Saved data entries
• • • • •

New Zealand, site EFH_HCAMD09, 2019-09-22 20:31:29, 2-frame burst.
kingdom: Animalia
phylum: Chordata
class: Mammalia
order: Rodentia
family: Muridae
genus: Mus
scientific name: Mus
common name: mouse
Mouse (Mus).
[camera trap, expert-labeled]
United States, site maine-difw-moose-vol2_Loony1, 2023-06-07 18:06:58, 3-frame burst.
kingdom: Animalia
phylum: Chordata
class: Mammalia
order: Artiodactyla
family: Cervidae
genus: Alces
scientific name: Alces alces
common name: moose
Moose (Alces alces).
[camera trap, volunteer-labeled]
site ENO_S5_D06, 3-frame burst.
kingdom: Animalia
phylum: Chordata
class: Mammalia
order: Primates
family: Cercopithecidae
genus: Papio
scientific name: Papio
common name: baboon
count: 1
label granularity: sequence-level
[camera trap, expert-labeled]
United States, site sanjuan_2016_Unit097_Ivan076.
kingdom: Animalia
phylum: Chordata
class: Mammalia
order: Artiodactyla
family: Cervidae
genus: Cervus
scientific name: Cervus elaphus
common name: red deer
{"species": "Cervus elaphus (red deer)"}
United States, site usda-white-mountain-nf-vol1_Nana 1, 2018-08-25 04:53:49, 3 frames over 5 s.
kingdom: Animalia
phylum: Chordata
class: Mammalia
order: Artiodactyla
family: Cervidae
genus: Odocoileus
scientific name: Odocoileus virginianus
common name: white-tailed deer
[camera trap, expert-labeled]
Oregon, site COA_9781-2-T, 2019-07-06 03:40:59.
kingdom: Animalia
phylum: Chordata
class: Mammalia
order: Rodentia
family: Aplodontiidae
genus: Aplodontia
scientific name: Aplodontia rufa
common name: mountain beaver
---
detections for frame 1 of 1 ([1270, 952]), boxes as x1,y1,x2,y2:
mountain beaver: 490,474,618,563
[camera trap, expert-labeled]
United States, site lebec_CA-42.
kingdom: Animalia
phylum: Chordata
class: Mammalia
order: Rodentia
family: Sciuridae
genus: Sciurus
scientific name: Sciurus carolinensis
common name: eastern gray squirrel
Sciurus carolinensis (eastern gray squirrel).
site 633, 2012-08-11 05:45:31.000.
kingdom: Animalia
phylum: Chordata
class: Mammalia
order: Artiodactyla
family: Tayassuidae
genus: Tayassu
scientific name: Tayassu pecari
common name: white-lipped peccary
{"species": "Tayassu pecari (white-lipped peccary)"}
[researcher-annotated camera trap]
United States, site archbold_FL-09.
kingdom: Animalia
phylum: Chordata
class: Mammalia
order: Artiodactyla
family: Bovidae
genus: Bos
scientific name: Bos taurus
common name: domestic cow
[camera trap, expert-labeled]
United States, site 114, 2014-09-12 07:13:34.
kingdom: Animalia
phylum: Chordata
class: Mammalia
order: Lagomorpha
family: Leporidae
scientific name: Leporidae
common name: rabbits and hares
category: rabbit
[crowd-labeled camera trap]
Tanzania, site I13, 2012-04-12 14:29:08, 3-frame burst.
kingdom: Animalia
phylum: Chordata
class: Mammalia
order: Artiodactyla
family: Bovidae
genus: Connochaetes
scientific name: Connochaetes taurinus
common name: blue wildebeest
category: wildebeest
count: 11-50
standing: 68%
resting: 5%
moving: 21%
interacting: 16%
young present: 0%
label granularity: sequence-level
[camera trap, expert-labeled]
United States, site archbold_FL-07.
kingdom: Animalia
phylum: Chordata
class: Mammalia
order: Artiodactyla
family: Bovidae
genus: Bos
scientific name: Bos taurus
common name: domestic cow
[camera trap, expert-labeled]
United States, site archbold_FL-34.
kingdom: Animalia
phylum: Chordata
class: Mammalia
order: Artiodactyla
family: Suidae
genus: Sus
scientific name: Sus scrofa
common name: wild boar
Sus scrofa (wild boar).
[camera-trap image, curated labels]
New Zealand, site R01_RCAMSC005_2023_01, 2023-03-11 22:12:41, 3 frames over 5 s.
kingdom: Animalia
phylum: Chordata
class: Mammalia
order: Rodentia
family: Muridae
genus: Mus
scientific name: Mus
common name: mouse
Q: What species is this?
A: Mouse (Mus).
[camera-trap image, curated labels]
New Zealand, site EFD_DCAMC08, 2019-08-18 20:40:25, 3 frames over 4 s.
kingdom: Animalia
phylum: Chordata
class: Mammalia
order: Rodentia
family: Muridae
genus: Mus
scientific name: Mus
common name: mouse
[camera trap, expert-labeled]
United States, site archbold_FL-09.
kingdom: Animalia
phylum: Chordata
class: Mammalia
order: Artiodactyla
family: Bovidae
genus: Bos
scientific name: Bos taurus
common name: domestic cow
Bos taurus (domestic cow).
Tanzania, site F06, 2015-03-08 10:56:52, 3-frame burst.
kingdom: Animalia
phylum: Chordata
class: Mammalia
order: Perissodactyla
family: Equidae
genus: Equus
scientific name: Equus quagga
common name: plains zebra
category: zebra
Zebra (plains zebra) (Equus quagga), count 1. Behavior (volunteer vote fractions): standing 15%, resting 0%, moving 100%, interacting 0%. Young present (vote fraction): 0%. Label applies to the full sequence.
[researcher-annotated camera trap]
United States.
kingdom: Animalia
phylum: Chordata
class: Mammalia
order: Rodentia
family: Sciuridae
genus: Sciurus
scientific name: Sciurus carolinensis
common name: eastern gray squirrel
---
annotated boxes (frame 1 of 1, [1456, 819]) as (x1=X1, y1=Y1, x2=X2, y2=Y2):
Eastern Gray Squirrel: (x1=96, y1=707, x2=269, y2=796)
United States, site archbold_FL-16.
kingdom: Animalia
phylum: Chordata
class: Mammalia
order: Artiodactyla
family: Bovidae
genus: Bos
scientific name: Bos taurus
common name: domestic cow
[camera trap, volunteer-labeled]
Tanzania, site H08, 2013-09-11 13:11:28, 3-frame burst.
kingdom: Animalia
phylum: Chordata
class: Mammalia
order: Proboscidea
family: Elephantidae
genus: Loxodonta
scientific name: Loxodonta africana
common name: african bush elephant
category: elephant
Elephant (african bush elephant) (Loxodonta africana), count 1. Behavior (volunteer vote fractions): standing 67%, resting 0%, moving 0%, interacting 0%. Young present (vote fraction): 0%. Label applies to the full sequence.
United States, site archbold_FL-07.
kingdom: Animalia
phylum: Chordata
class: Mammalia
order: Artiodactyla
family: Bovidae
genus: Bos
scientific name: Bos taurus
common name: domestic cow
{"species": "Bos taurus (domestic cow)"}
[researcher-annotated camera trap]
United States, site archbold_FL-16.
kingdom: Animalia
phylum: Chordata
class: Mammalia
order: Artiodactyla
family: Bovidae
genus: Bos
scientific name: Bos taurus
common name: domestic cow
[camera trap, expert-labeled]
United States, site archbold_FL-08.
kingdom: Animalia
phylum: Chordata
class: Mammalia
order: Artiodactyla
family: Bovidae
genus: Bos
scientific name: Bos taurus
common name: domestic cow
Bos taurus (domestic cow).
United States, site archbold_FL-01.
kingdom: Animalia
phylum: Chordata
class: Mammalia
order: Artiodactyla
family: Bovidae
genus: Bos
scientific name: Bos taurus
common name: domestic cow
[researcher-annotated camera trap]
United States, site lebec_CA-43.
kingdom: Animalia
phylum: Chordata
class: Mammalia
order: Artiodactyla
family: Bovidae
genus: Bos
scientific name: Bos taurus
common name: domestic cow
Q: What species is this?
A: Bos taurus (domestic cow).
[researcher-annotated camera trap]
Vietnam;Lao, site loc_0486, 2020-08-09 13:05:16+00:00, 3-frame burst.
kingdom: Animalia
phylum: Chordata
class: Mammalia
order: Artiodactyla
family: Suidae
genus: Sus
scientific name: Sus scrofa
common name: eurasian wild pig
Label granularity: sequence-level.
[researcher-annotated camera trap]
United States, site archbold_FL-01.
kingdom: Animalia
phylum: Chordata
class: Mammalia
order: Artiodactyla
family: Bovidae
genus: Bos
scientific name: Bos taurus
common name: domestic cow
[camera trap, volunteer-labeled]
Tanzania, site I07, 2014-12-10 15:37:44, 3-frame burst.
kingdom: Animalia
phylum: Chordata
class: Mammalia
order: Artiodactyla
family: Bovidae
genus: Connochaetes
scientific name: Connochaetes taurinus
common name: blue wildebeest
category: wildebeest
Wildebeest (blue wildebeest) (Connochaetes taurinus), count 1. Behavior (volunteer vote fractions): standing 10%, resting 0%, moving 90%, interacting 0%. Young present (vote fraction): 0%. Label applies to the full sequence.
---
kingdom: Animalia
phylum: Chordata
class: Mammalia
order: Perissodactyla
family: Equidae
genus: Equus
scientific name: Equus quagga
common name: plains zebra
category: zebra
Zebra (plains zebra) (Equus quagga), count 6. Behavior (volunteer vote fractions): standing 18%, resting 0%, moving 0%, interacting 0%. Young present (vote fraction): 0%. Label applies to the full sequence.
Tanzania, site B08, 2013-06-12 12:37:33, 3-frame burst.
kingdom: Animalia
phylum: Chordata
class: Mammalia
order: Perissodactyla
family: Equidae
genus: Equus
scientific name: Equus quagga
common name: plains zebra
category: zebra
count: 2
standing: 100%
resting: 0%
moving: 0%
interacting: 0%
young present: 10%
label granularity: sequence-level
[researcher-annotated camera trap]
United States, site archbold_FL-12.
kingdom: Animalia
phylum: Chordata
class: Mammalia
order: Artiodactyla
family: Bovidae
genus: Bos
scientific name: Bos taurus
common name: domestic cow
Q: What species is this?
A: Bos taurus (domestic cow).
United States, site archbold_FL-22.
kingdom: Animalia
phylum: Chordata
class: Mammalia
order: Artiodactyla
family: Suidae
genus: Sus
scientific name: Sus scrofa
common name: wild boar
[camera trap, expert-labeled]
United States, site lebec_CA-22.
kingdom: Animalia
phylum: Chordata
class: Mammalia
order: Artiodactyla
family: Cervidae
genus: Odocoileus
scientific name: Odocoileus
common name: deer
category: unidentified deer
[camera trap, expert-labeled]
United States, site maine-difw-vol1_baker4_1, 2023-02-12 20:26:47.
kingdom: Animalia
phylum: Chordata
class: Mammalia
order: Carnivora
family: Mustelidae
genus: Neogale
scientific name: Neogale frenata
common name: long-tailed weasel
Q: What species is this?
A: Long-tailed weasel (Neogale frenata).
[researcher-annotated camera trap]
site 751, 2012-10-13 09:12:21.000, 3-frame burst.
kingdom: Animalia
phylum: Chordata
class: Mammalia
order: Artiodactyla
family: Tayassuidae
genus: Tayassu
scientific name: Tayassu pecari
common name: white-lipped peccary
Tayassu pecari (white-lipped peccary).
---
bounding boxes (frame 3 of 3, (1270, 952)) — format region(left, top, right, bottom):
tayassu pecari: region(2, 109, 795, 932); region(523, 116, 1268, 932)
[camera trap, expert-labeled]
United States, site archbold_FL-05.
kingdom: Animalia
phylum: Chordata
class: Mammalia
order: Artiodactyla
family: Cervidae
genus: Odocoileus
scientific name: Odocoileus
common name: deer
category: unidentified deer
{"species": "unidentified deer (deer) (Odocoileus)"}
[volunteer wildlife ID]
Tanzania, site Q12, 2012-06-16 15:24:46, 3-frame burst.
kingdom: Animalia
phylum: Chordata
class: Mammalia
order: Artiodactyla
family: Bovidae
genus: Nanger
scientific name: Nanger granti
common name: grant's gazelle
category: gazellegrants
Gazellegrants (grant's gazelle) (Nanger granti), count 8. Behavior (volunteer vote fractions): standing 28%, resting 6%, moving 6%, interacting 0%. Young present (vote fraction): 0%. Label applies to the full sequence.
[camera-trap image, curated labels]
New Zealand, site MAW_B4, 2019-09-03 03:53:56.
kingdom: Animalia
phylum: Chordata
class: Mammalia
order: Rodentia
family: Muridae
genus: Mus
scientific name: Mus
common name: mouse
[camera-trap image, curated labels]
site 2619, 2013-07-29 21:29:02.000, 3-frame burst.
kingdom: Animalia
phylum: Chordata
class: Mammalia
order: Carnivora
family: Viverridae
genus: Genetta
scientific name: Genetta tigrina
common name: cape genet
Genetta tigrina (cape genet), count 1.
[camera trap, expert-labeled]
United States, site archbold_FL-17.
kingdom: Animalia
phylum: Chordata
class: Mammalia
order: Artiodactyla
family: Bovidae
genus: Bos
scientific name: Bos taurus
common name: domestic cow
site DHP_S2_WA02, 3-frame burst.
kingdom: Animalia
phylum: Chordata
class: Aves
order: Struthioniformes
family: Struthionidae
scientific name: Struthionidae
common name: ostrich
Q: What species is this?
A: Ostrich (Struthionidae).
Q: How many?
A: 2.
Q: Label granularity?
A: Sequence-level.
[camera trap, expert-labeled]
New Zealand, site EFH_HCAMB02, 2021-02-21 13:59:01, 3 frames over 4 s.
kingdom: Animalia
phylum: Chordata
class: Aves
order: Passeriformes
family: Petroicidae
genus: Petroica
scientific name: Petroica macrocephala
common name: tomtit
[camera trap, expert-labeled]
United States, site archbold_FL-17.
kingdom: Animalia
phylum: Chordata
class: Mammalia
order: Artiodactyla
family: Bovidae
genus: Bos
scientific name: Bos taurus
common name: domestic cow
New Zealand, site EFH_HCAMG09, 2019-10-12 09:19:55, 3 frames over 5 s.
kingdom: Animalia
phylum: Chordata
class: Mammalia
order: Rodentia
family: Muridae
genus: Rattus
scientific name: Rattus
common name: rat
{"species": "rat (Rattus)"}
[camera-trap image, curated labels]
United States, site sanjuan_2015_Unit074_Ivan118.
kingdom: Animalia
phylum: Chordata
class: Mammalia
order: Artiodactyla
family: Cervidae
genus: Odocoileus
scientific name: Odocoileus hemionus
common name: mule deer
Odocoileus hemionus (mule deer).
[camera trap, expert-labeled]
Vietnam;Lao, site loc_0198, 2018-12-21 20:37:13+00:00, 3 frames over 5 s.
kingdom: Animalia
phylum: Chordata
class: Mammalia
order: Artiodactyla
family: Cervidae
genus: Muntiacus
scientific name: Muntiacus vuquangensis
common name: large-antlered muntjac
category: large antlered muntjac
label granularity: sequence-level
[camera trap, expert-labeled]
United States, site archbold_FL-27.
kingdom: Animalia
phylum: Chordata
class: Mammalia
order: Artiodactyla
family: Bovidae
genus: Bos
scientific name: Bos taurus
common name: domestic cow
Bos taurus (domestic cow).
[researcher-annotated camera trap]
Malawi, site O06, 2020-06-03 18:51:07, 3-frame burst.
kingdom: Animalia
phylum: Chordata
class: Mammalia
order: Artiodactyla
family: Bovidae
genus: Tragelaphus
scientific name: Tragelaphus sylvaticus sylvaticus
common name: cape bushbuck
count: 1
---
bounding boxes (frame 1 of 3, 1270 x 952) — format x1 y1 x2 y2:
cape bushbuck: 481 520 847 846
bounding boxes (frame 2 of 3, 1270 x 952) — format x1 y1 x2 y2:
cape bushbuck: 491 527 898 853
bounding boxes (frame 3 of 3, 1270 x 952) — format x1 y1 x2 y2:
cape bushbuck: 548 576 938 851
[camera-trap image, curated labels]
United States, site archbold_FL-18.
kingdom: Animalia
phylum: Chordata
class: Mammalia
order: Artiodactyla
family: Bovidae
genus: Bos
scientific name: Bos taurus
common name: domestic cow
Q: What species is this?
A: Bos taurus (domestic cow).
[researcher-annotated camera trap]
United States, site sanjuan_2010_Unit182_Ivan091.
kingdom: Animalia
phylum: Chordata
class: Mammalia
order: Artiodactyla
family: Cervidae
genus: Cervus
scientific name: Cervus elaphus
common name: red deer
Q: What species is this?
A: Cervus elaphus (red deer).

• • • • •

Where a line of the records above holds the word "Zealand", copy that line.

* _EXERCISE SOLUTION_
New Zealand, site EFH_HCAMD09, 2019-09-22 20:31:29, 2-frame burst.
New Zealand, site R01_RCAMSC005_2023_01, 2023-03-11 22:12:41, 3 frames over 5 s.
New Zealand, site EFD_DCAMC08, 2019-08-18 20:40:25, 3 frames over 4 s.
New Zealand, site MAW_B4, 2019-09-03 03:53:56.
New Zealand, site EFH_HCAMB02, 2021-02-21 13:59:01, 3 frames over 4 s.
New Zealand, site EFH_HCAMG09, 2019-10-12 09:19:55, 3 frames over 5 s.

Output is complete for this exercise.